Apartaron las cubiertas de lona, y dentro Fidelma sólo vio el montón de herramientas.
– Al parecer, Samradán se ha llevado la bolsa de plata y la de mena -murmuró Fidelma, mirando aquí y allá.
– Era de esperar. Seguramente se lo ha llevado a alguien dedicado a extraer la plata de la mena.
Fidelma soltó un fuerte gemido.
– ¿Estáis bien? -preguntó Eadulf, alarmado.
– Bien estúpida, eso es lo que soy -se reprobó-. Había olvidado el proceso. Para extraer la plata del mineral, antes hay que fundirlo en la forja de un herrero.
– Claro.
– Anoche, cuando examiné el carro y encontré el saco de mena, ¡ya habían extraído parte de la plata! Samradán tuvo que requerir los servicios de un buen herrero antes de partir de Imleach rumbo a Cashel.
– Al salir de Imleach, debió de acudir a algún herrero con el mineral -sugirió Eadulf, coincidiendo con la hipótesis de Fidelma-. Cuando dijo que se dirigía hacia el norte, lo hizo para despistarnos.
– Eso parece. Pero, ¿por qué no extrajo el herrero toda la plata?
Una nube tapó la luna, volviendo a sumir el almacén en la más completa negrura.
Fidelma se quedó quieta.
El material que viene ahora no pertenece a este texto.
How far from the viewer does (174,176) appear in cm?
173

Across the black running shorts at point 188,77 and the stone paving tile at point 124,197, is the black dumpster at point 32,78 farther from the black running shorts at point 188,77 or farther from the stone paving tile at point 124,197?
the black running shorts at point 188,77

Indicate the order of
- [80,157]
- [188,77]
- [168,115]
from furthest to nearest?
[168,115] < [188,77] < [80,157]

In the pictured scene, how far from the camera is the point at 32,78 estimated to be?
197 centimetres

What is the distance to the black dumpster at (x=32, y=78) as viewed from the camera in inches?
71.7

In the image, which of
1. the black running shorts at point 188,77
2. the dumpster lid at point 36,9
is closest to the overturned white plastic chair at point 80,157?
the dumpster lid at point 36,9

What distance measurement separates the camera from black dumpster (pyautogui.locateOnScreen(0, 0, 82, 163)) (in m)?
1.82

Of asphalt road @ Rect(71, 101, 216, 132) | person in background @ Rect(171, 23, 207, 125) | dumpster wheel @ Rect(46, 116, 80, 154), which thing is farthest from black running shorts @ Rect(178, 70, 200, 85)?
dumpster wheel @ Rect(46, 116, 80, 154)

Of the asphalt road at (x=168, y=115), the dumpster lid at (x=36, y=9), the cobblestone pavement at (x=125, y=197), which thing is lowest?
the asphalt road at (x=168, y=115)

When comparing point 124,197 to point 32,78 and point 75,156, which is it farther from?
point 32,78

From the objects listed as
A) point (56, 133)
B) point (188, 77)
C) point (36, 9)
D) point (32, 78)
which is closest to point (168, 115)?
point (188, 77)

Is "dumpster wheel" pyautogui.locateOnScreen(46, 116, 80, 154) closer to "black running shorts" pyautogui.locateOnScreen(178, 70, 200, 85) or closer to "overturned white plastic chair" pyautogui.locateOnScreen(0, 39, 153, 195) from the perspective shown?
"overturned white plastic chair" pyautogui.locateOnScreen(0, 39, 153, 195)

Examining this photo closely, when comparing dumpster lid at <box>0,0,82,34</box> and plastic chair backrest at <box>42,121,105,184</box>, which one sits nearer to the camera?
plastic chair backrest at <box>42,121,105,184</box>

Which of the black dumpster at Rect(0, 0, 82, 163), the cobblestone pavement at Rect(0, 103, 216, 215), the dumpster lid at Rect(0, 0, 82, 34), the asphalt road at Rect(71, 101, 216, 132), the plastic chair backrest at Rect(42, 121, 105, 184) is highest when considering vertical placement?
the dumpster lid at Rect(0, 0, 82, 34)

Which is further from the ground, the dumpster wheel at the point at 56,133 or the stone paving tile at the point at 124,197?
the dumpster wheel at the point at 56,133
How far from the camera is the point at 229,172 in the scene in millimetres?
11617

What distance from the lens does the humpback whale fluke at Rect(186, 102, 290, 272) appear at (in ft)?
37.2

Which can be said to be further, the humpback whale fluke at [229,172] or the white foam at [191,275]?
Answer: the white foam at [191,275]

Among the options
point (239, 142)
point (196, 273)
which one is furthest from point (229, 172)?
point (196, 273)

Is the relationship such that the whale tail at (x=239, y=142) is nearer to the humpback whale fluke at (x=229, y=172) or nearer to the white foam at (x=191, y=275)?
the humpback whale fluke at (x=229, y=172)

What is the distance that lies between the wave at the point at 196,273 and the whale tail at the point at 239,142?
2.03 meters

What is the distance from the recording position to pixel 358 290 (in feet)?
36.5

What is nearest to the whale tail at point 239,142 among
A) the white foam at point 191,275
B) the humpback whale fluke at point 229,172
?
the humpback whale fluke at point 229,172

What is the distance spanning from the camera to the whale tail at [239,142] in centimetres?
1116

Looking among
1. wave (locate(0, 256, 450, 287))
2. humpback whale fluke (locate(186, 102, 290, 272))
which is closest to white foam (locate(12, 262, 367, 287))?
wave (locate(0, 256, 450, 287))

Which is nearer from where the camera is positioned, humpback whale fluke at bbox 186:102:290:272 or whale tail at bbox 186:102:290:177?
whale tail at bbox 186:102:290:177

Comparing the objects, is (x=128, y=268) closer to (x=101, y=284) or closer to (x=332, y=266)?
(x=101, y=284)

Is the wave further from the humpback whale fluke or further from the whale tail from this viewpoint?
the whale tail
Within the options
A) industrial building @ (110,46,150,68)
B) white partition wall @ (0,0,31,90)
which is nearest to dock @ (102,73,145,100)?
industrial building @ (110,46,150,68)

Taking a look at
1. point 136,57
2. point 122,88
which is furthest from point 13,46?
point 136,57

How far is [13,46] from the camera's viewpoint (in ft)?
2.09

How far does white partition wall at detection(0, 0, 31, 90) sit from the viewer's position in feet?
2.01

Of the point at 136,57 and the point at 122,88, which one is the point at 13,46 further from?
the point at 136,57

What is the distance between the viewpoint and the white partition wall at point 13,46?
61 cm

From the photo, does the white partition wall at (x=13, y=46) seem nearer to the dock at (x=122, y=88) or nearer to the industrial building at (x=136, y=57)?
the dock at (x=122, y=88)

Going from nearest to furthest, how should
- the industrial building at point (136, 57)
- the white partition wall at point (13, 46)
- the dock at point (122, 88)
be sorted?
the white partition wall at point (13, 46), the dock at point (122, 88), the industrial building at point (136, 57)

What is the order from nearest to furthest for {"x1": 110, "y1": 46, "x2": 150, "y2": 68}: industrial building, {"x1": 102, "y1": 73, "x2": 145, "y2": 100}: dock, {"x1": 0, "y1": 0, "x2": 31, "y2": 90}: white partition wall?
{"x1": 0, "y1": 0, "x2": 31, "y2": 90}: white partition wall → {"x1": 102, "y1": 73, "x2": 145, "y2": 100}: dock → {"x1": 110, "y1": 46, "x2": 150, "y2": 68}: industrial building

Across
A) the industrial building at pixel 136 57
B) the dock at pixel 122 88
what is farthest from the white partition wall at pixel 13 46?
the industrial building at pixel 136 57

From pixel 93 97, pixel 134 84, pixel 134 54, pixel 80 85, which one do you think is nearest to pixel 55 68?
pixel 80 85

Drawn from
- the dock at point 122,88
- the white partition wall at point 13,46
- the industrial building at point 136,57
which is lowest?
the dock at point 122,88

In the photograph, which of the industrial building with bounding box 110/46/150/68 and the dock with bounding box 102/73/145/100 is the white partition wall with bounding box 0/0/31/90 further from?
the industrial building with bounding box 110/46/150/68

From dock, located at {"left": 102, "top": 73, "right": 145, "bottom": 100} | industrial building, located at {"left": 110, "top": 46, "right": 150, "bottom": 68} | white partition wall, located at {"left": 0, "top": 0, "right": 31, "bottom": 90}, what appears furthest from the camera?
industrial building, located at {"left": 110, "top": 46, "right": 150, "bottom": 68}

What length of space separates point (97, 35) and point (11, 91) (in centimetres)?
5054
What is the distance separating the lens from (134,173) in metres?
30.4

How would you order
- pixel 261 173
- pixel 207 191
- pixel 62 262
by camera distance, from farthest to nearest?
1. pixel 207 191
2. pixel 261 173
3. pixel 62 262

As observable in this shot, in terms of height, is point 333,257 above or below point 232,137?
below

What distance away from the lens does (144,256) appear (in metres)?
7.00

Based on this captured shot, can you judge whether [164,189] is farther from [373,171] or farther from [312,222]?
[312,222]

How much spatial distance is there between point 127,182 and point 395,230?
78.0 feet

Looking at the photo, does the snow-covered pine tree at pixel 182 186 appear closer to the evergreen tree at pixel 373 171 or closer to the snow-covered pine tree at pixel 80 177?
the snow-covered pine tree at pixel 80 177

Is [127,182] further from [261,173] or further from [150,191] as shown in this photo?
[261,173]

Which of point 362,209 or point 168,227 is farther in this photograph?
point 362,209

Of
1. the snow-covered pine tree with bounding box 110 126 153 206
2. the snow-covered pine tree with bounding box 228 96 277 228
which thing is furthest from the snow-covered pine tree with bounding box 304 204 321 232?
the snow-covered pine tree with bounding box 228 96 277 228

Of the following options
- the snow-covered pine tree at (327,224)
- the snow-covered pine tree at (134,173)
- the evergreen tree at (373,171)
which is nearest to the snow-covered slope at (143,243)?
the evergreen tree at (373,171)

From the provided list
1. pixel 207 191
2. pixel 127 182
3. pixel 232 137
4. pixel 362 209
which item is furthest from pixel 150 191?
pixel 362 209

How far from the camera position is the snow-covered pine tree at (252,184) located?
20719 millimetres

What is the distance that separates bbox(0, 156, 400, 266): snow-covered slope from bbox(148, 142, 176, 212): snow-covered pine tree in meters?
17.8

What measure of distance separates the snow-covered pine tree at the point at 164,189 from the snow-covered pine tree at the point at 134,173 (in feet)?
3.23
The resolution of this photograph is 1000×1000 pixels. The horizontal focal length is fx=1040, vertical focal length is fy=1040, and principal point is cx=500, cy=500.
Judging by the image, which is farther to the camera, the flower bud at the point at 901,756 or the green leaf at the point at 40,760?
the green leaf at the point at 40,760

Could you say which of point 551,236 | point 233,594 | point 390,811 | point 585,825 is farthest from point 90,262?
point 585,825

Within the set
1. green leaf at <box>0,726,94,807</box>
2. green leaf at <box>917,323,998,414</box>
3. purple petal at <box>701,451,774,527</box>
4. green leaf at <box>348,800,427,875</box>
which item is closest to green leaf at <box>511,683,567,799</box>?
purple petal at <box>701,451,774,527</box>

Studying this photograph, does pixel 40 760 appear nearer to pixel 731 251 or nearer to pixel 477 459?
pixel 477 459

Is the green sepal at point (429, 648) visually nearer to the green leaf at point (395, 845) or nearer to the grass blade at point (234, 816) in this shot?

Eadulf le había hecho ver un aspecto clave. Sonrió en la oscuridad. Reparó en que ya tenía la respuesta. La luz de la luna volvió a bañar el almacén al filtrarse por las altas ventanas.
– ¿Habéis visto bastante? -preguntó Eadulf.
– Esperad un momento -le pidió Fidelma.
Fidelma fue por todo el almacén, examinando alguna que otra caja hasta llegar, por último, a la zona de la cuadra. Se detuvo junto a los fardos de paja, apoyó una rodilla en el suelo, se inclinó hacia delante y tiró de algo.
– Eadulf, ayudadme. Creo que es una trampilla que da a un sótano. Ayudadme a descorrer el cerrojo.
Eadulf acudió en su ayuda. Era evidente que se trataba de una trampilla de madera, cerrada con cerrojos de hierro. Los descorrió con cuidado y levantó la puertecilla. A sus pies sólo había oscuridad. Ni la pálida luz de la luna penetraba en aquella oscuridad.
Eadulf se disponía a decir algo, pero Fidelma extendió una mano para evitarlo.
Algo se movía allí abajo.
– ¿Hay alguien ahí? -preguntó Fidelma sin levantar la voz.
En medio del silencio oyeron un crujido, pero nadie contestó.
– Podemos probar a encender una vela, pero mantenedla cubierta hasta averiguar qué hay en este sótano -le ordenó Fidelma.
Eadulf hurgó en su bolsa de cuero, encontró el cabo que traía e hizo varios intentos de encenderla con la piedra y la yesca. Pasaron unos momentos, antes de que una chispa prendiera en la madera para encender la vela.
Sosteniendo la vela con cuidado, se adelantó para inclinarse en el borde de la trampilla.
Unos escalones descendían a una sala con paredes de piedra, no mucho más alta que un hombre alto. Era de unos dos metros y medio de ancho y de largo. En una esquina había un jergón y poco más, salvo… una persona amordazada y atada de pies y manos, que los miraba con los ojos muy abiertos. Reconocieron la inconfundible figura del hermano Bardán.
Con una exclamación de sorpresa, Eadulf bajó por la escalera seguido de Fidelma.
Mientras Eadulf sostenía la vela, Fidelma extrajo una navaja del marsupium, cortó las ataduras de las muñecas del monje y le quitó la mordaza. Mientras boqueaba para coger aire, Fidelma le cortó las cuerdas de los tobillos.
– Bueno, hermano Bardán, ¿qué estáis haciendo aquí? -saludó casi con jovialidad.
El hermano Bardán intentaba acostumbrarse a respirar sin la mordaza. Tosió y respiró hondo, hasta que al fin recuperó la voz.